Despite everything, I smiled. I took Grandpa’s chair and rocked gently. “You want me to start a fire? I think there’s still some wood out back.”
“That would be nice, but not right now.”
“You sure?”
“I need to talk to you.”
“Okay.”
She didn’t say anything for a moment. Her posture suggested she had dozed sitting up, but her eyes remained open, and I could see the fire of thought within them. I waited for her to continue without prodding.
Finally she said, “When those witches used their magic on me, to make my memories come back, there was something I didn’t tell you.”
My skin seemed to shrink, like I’d grown out of it, and it might split down the length of my spine at any moment. I had made my peace with not trusting anyone for a while, expecting betrayal from everywhere except…well, except Sly and Mom. But here I learn she was keeping a secret from me? About the Maidens of Shadow, no less?
I forced myself to take a deep breath. I needed to give her the benefit of the doubt, give her a chance to explain her reasoning. But I still couldn’t help feel the sting.
“They were adamant I not tell you,” she said, and the sting turned to a sharp pain in the center of my back.
“You kept a secret from me because a group of black witches told you to?” My voice rose a decibel with each word. I heard it happening, but couldn’t stop myself. “Are you serious?”
“Don’t you judge me, son. Don’t you dare.”
I stood. The rocker tilted back, almost tipped, then swung back into a wild see-saw. “I can’t believe you’d keep something like that from me.”
She snapped to her feet as well, pointed a finger in my face. “Do not judge me. You don’t even know what it is. Would you like to know before you hand down your sentence?”
I pinched my lips shut.
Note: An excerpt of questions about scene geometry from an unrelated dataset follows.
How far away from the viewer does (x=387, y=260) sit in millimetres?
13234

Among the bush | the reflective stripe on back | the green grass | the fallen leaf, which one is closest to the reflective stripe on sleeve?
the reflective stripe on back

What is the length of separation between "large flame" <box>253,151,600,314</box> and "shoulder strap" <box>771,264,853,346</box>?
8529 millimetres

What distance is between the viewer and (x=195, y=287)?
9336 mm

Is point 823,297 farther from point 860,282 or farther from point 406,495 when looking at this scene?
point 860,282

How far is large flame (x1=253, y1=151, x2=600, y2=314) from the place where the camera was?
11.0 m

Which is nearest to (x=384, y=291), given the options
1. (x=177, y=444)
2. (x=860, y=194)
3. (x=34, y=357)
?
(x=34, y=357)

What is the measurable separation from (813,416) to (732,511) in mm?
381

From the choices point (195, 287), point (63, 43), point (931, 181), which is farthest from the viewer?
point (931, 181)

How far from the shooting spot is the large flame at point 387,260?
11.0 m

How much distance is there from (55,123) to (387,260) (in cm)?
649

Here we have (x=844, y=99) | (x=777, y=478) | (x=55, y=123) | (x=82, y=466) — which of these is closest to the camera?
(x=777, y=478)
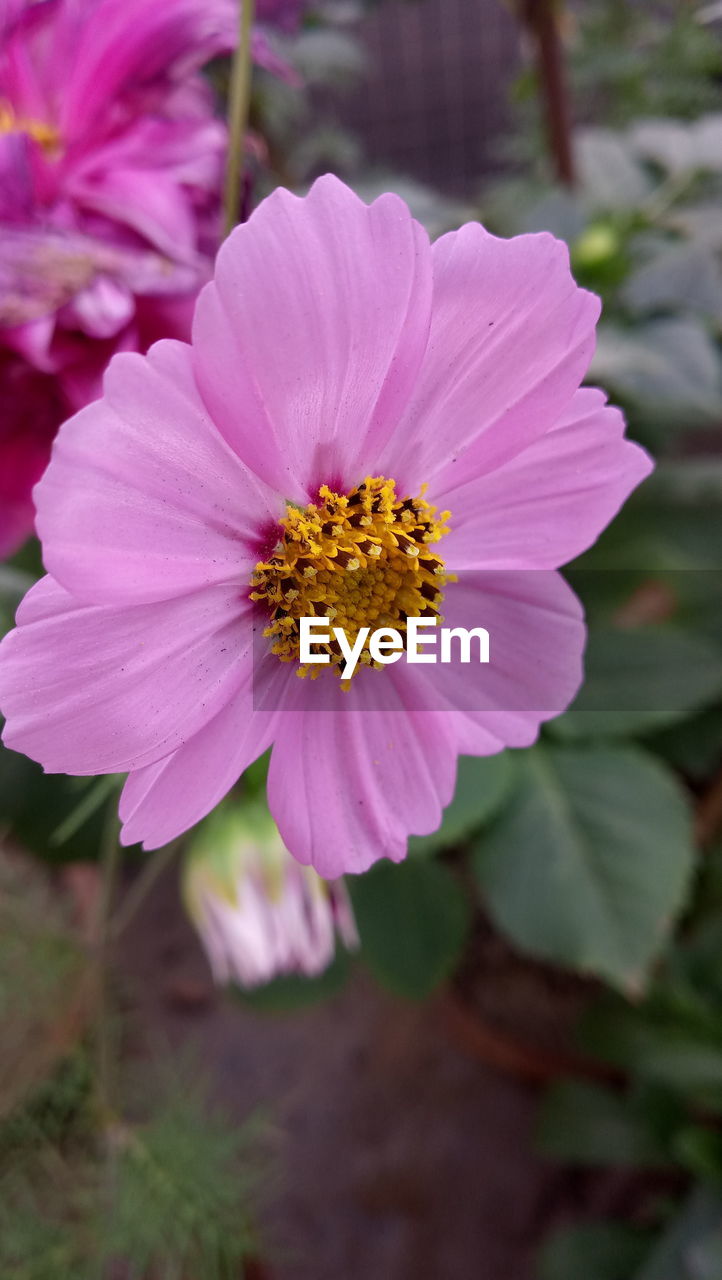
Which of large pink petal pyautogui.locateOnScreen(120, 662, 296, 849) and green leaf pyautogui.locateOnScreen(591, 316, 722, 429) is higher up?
large pink petal pyautogui.locateOnScreen(120, 662, 296, 849)

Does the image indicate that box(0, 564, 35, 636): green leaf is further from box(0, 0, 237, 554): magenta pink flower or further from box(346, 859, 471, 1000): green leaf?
box(346, 859, 471, 1000): green leaf

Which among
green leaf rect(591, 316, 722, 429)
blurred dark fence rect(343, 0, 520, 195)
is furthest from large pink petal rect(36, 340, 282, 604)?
blurred dark fence rect(343, 0, 520, 195)

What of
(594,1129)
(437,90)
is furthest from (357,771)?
(437,90)

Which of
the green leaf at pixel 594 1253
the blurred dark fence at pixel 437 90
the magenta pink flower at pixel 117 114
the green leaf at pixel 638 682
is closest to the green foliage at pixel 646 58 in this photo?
the blurred dark fence at pixel 437 90

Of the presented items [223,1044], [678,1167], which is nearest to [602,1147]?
[678,1167]

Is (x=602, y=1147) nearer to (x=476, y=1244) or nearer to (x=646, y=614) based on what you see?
(x=476, y=1244)

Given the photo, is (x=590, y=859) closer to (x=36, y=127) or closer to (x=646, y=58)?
(x=36, y=127)
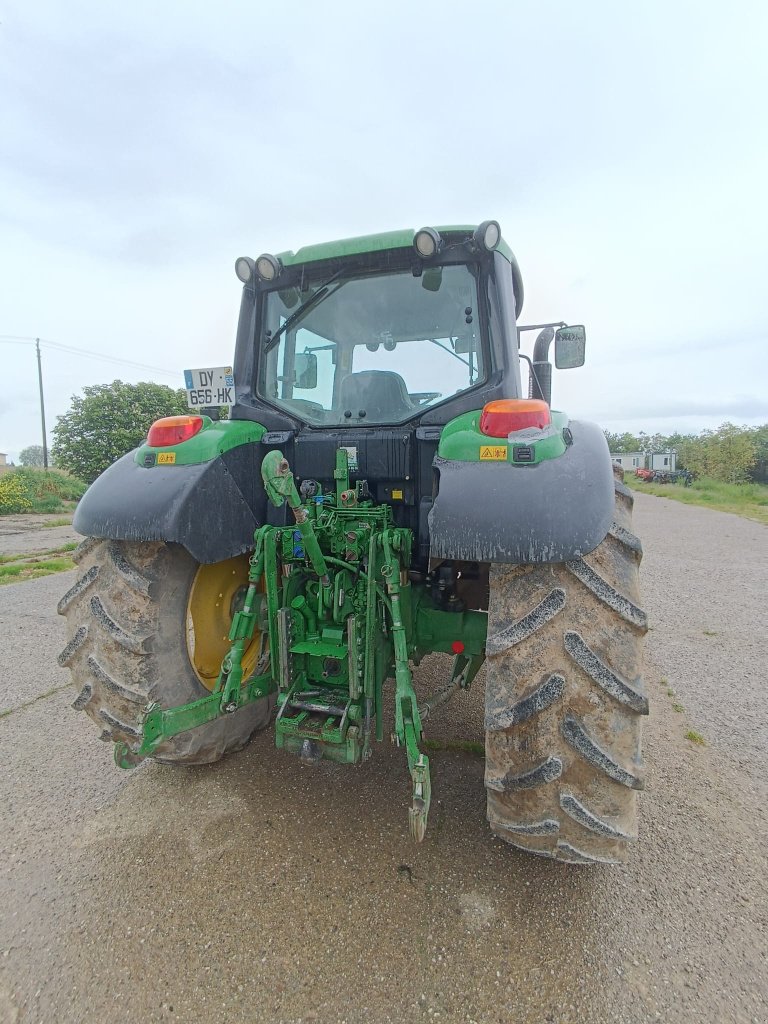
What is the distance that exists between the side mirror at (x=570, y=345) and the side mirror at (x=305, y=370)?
1383 mm

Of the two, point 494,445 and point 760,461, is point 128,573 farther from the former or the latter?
point 760,461

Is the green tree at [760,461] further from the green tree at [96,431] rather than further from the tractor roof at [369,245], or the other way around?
the tractor roof at [369,245]

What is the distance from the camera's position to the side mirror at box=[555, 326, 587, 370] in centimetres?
306

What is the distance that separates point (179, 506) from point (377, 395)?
40.9 inches

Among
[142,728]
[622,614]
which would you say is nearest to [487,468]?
[622,614]

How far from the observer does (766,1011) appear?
4.91 feet

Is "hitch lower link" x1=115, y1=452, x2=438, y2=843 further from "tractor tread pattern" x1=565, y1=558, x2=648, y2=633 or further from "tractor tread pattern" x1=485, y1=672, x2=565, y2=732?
"tractor tread pattern" x1=565, y1=558, x2=648, y2=633

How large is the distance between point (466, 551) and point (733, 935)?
58.9 inches

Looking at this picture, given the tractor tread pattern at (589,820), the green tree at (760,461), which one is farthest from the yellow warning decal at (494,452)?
the green tree at (760,461)

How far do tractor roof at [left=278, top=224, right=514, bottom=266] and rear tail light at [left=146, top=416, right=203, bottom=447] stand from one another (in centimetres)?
93

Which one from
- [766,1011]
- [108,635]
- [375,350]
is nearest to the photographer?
[766,1011]

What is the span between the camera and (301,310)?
266cm

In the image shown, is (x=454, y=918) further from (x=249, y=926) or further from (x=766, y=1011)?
(x=766, y=1011)

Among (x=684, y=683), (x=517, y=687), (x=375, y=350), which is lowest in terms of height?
(x=684, y=683)
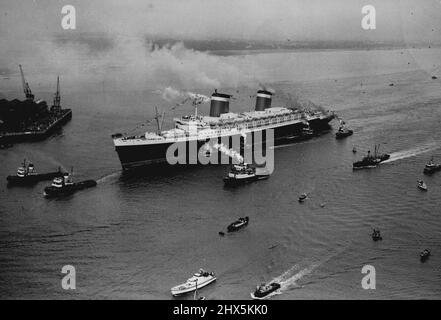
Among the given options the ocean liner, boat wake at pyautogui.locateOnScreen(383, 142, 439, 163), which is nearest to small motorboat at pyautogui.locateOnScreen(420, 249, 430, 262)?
boat wake at pyautogui.locateOnScreen(383, 142, 439, 163)

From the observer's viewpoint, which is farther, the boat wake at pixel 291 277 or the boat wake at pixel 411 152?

My breath poured hot from my nostrils.
Mom looked down her nose at me for a few seconds, waiting for a reply. When I kept my mouth shut, she gave a satisfied nod. “Good. Sit down.”
I kept thinking of Fiona. Why couldn’t I stop thinking about Fiona? Traitor. Breaker of hearts. My firs
t love in a long time. My last love for who knew how long. Mom wasn’t Fiona. Mom was Mom. Family. She wouldn’t betray me. She wouldn’t.
Slowly, I eased down onto the rocker. I kept my feet planted on the floor to keep the chair steady.
Mom sat, too.
She took a deep, shaky breath. When she spoke, she looked toward the fireplace instead of me. “The ritual they performed… They…they said it would be stronger, work faster…if…”
My knuckles hurt. I looked down and found my fist clenched tightly enough to turn my whole hand white. “Faster if what?”
“If they powered it with Sly’s soul.”
I literally slipped off the edge of the rocker, dropped to my knees, and gaped at my mother with the kind of wonder you would a monster. Right then she might as well have been the centipede-lizard thing. Anything but my mother.
“Sebastian, please understand—”
“Understand?” I didn’t shout. I grinded the word out in a low growl. “Understand?”
“You don’t have to like it,” she said. “But you have to listen. Now you have to listen. You can condemn me later.”
A sulfuric taste filled my mouth as if I’d licked brimstone. I looked down at my knees on the floor. Vertigo sloshed through my skull. Made me glad I was kneeling, otherwise I probably would have fallen over. I wanted to puke, but I hadn’t eaten recently enough to cough up anything more than bile.
“After the ritual, Sly didn’t suffer any ill effects.”
I looked up at her. So fucking what? I thought, but couldn’t get my mouth working enough to say. She seemed to hear the question anyway.
“What if it isn’t the Maidens?”
I finally got the old jaw and tongue to flap and form some words. They weren’t very nice words, though.
“Are you fucking delirious? Angelica all but admitted they were using his soul for some week long ritual. What was it she said? ‘What’s begun can’t be undone.’ Or something stupid like that.”
“Yes, but—”
“And why would they send that hell beast after me if they didn’t think I was a threat to their plans?”